Esas No: 2013/5682
Karar No: 2014/1805
Karar Tarihi: 30.01.2014
Yargıtay 10. Hukuk Dairesi 2013/5682 Esas 2014/1805 Karar Sayılı İlamı
"İçtihat Metni"
Sosyal Güvenlik Kurumu Başkanlığı adına Av. ... ile 1-...A.Ş adına Av. ... 2- ..., ...: ... Sig. A.Ş adına Av. ... aralarındaki dava hakkında ... 2. İş Mahkemesinden verilen 18.12.2012 günlü ve 2010/590 E. 2012/698 K. sayılı hükmün, davalı ... Dök. San. A.Ş vekili tarafından temyiz edilmesi üzerine dosya incelendi, gereği konuşulup düşünüldü.
Tebligat Kanunu"nun 35. maddesine göre tebligat, usulüne uygun olarak bir tebligat yapıldıktan sonra adresini değiştiren kimse yenisini bildirmediği ve adres kayıt sisteminde yerleşim yeni adresi de tespit edilemediği takdirde mümkündür.
Bazı maddeleri dışında 19.01.2011 tarihinde yürürlüğe giren 6099 sayılı Kanunun 3. maddesi ile değişik 7201 sayılı Tebligat Kanunu’nun 10/2. maddesine göre “bilinen en son adresin tebligata elverişli olmadığının anlaşılması veya tebligat yapılamaması hâlinde, muhatabın adres kayıt sisteminde bulunan yerleşim yeri adresi, bilinen en son adresi olarak kabul edilir ve tebligat buraya yapılır.”; Yine, 6099 sayılı Kanunun 5. maddesi ile 7201 sayılı Kanunun 21. maddesine eklenen ikinci fıkrasına göre, “gösterilen adres muhatabın adres kayıt sistemindeki adresi olup, muhatap o adreste hiç oturmamış veya o adresten sürekli olarak ayrılmış olsa dahi, tebliğ memuru tebliğ olunacak evrakı, o yerin muhtar veya ihtiyar heyeti azasından birine veyahut zabıta amir veya memurlarına imza karşılığında teslim eder ve tesellüm edenin adresini ihtiva eden ihbarnameyi gösterilen adresteki binanın kapısına yapıştırır. İhbarnamenin kapıya yapıştırıldığı tarih, tebliğ tarihi sayılır.”
Tüm bu düzenlemeler gözetildiğinde, artık, adres kayıt sisteminde yazılı adresi bulunanlara, 7201 sayılı Kanunun 35. maddesine göre tebligat yapılamayacak olup; bilinen en son adresin tebligata elverişli olmadığının anlaşılması veya tebligat yapılamaması hâlinde, adres kayıt sisteminde yazılı adresine, 21. maddenin ikinci fıkrasına göre tebliğ yapılması gerekecektir.
Somut olayda; davalı ..."a gıyabi hükmün Tebligat Kanunu 35. maddesine göre teblig edildiği, dolayısıyla tebliğatın usule uygun yapılmadığı, gıyabi hükmün feri müdahil ...Sig.

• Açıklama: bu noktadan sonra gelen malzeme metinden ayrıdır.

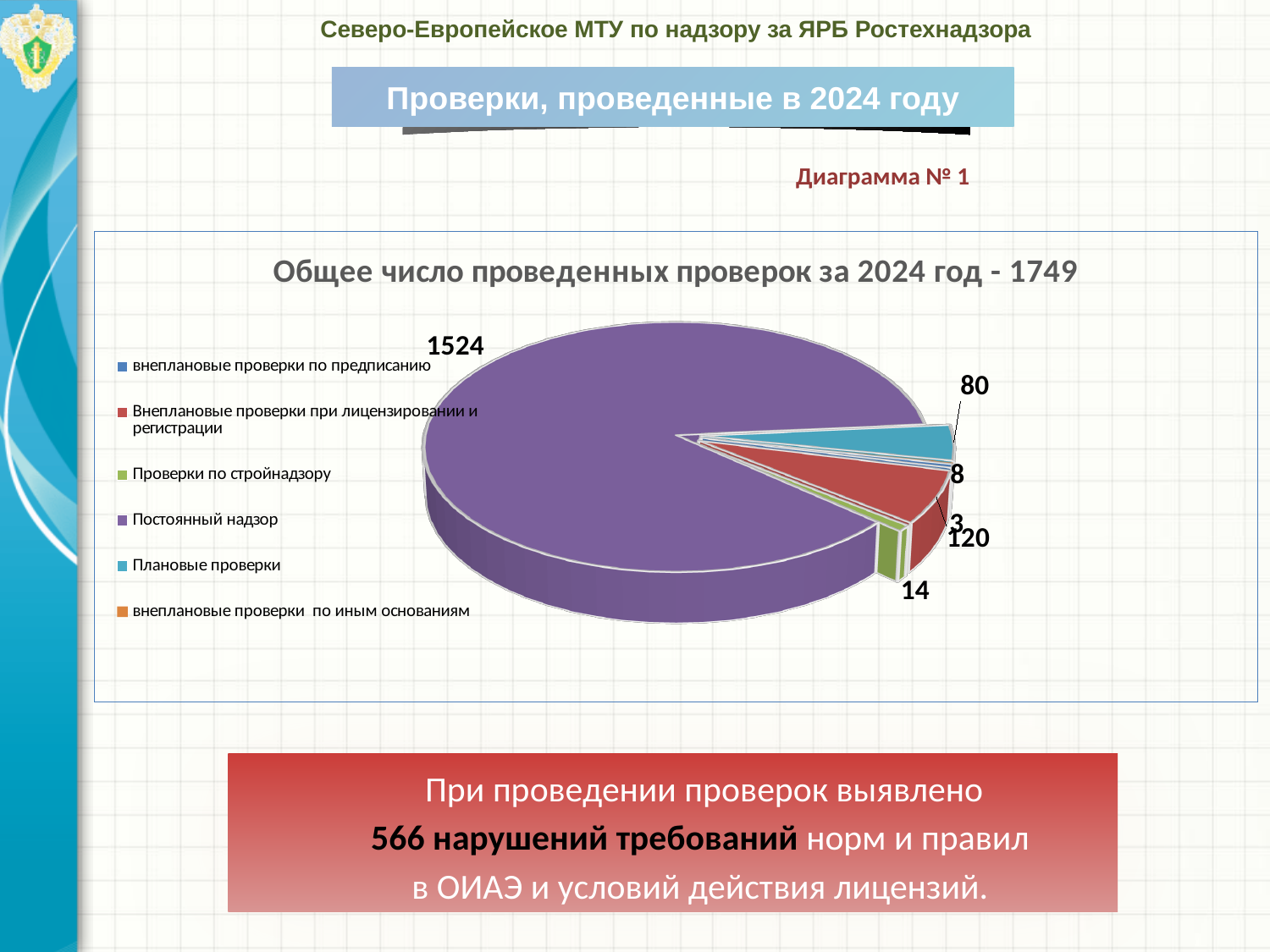
What is the value for Постоянный надзор? 1524 What total number of inspections for 2024 is stated in the chart title? 1749 What is the smallest value labelled on the pie chart? 3 What is the difference between the values for Постоянный надзор and Внеплановые проверки при лицензировании и регистрации? 1404 What colour is the slice for Постоянный надзор? purple What type of chart is shown on the slide? pie chart What is the value for Проверки по стройнадзору? 14 How many categories does the legend list? 6 What is the value for Плановые проверки? 80 Which category has the largest slice of the pie? Постоянный надзор What is the value for Внеплановые проверки при лицензировании и регистрации? 120 Which is larger: Плановые проверки or Проверки по стройнадзору? Плановые проверки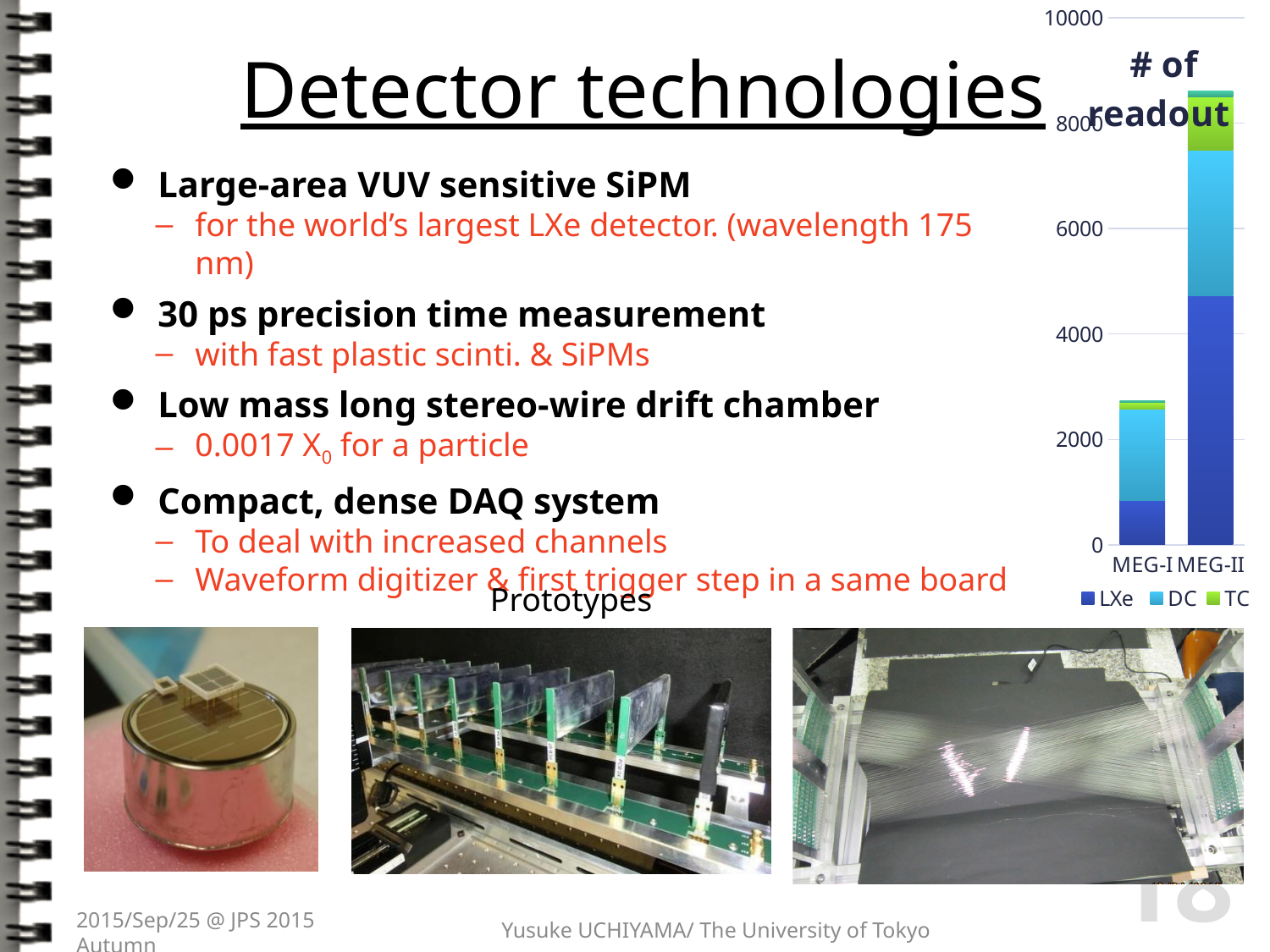
Is the total height of the MEG-II bar greater or less than 8000? greater What is the title of the chart? # of readout How many series does the chart legend list? 3 Which category has the shorter stacked bar? MEG-I How many categories are shown on the x axis of the chart? 2 What kind of chart is shown on the slide? stacked bar chart Is the LXe value for MEG-II greater or less than 4000? greater Is the LXe value for MEG-I greater or less than 2000? less Which is larger, the LXe value for MEG-I or the LXe value for MEG-II? MEG-II Which category has the taller stacked bar, MEG-I or MEG-II? MEG-II Which series are listed in the chart legend? LXe, DC, TC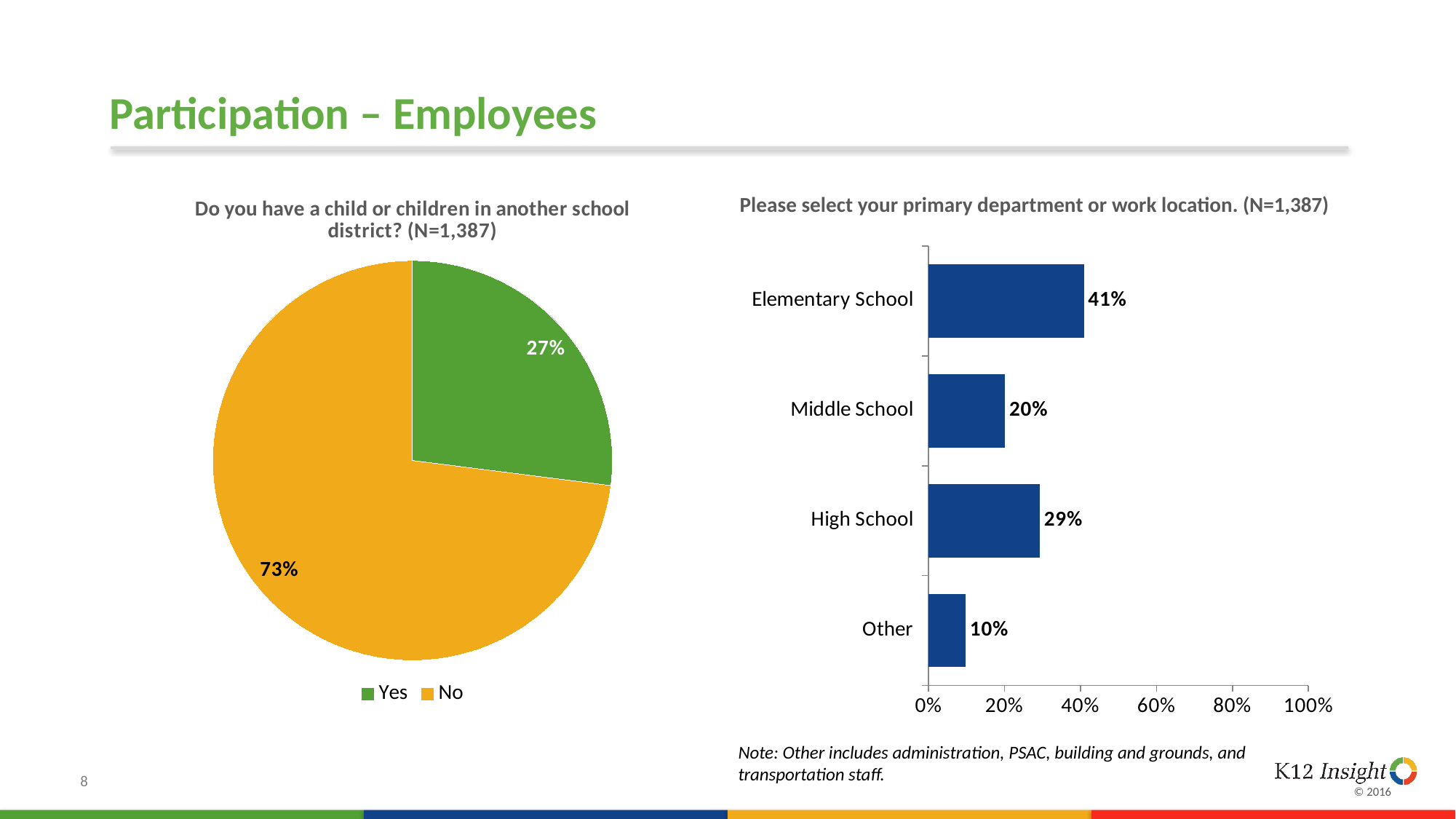
What kind of chart is the chart on the left of the slide? Pie chart What kind of chart is the chart on the right of the slide? Bar chart In the bar chart on the right, which category has the lowest value? Other In the pie chart 'Do you have a child or children in another school district?', what percentage answered Yes? 27% In the bar chart on the right, which category has the highest value? Elementary School In the pie chart 'Do you have a child or children in another school district?', what percentage answered No? 73% How many entries does the legend of the pie chart on the left list? 2 In the bar chart 'Please select your primary department or work location', what is the value for High School? 29% In the bar chart on the right, what is the difference between the values for Elementary School and Middle School? 21% In the pie chart on the left, which response has the larger share, Yes or No? No In the bar chart 'Please select your primary department or work location', what is the value for Elementary School? 41% How many categories are shown in the bar chart on the right? 4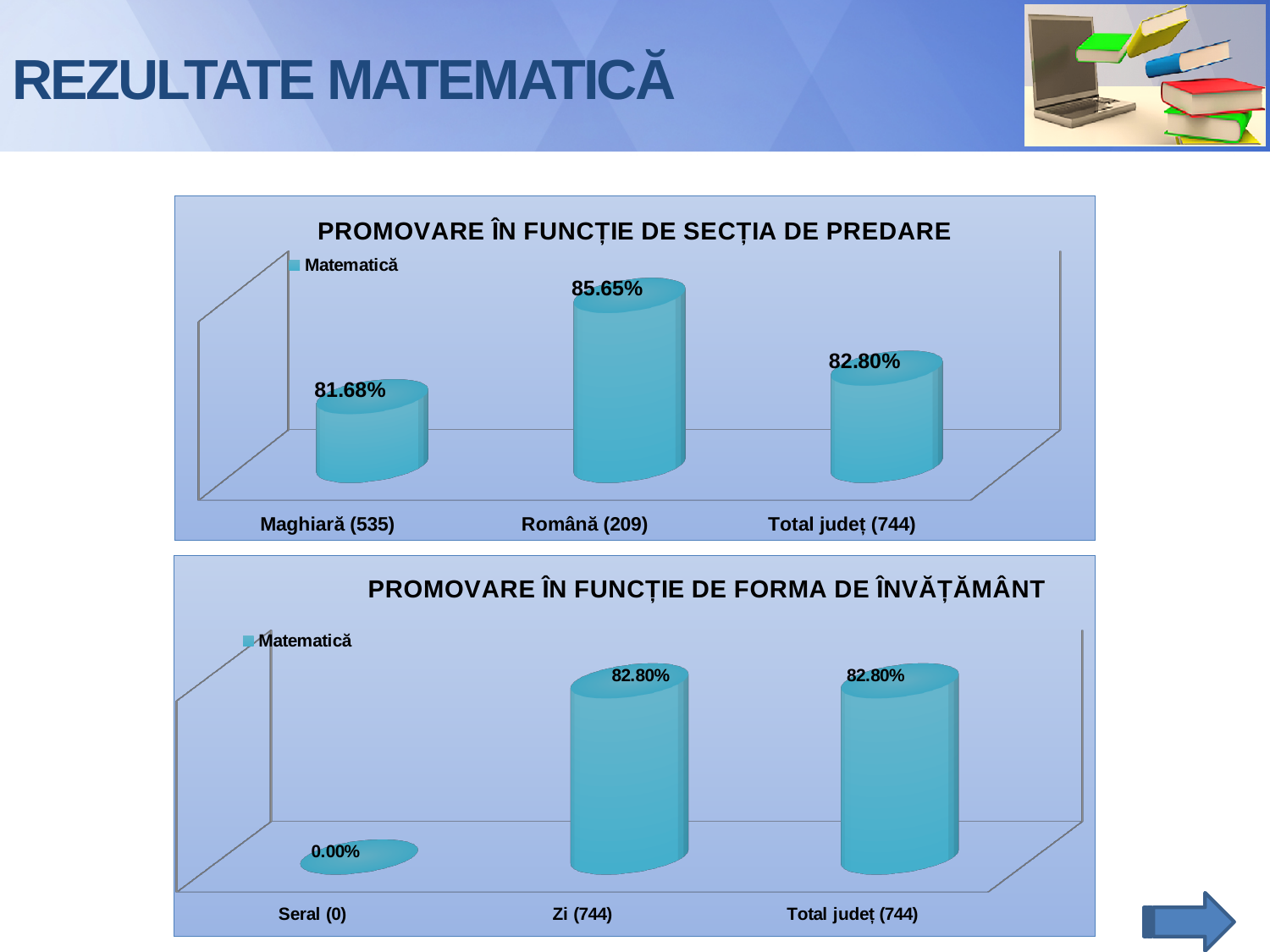
In the chart 'PROMOVARE ÎN FUNCȚIE DE FORMA DE ÎNVĂȚĂMÂNT', what is the value for Zi (744)? 82.80% How many series does the legend of the chart 'PROMOVARE ÎN FUNCȚIE DE FORMA DE ÎNVĂȚĂMÂNT' list? 1 In the chart 'PROMOVARE ÎN FUNCȚIE DE SECȚIA DE PREDARE', which category has the highest value? Română (209) In the chart 'PROMOVARE ÎN FUNCȚIE DE SECȚIA DE PREDARE', which category has the lowest value? Maghiară (535) In the chart 'PROMOVARE ÎN FUNCȚIE DE FORMA DE ÎNVĂȚĂMÂNT', what is the value for Seral (0)? 0.00% In the chart 'PROMOVARE ÎN FUNCȚIE DE SECȚIA DE PREDARE', what is the value for Maghiară (535)? 81.68% In the chart 'PROMOVARE ÎN FUNCȚIE DE SECȚIA DE PREDARE', what is the value for Română (209)? 85.65% What kind of chart is 'PROMOVARE ÎN FUNCȚIE DE SECȚIA DE PREDARE'? Bar chart In the chart 'PROMOVARE ÎN FUNCȚIE DE SECȚIA DE PREDARE', how many categories are shown? 3 In the chart 'PROMOVARE ÎN FUNCȚIE DE SECȚIA DE PREDARE', what is the difference between the values for Română (209) and Maghiară (535)? 3.97% In the chart 'PROMOVARE ÎN FUNCȚIE DE FORMA DE ÎNVĂȚĂMÂNT', which is larger: the value for Zi (744) or Seral (0)? Zi (744) In the chart 'PROMOVARE ÎN FUNCȚIE DE FORMA DE ÎNVĂȚĂMÂNT', which category has the lowest value? Seral (0)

A.Ş vekiline tebliğ edilmediği ve hükme esas alınan kusur raporlarının bulunduğu tazminat dosyasının celb edilmediği anlaşılmıştır.
Mahkemece, gecikmeye ve yeni bir geri çevirmeye mahal verilmeksizin, gıyabi hükmün davalı ..."ın adres kayıt sisteminde yazılı adresine, 21. maddenin ikinci fıkrasına göre, feri müdahil vekiline ise usulüne uygun bir şekilde tebliğ yapılarak ve tazminat davası olarak açılan mahkemenizin 2009/248 E. 2012/386 K sayılı dosyasının celb edilerek eklenmesine mütakiben, temyiz süresi geçtikten ve 01.10.2011 tarihinde yürürlüğe giren 6100 sayılı Hukuk Muhakemeleri Kanunu"nun geçici 3. maddesi yollamasıyla gerektiğinde Hukuk Usulü Muhakemeleri Kanunu"nun 432. maddesindeki prosedür işletildikten sonra gönderilmek üzere dosyanın mahalline GERİ ÇEVRİLMESİNE, temyiz itirazlarının bu noksanlık giderilip dosya geldikten sonra incelenmesine, 30.01.2014 gününde oybirliğiyle karar verildi.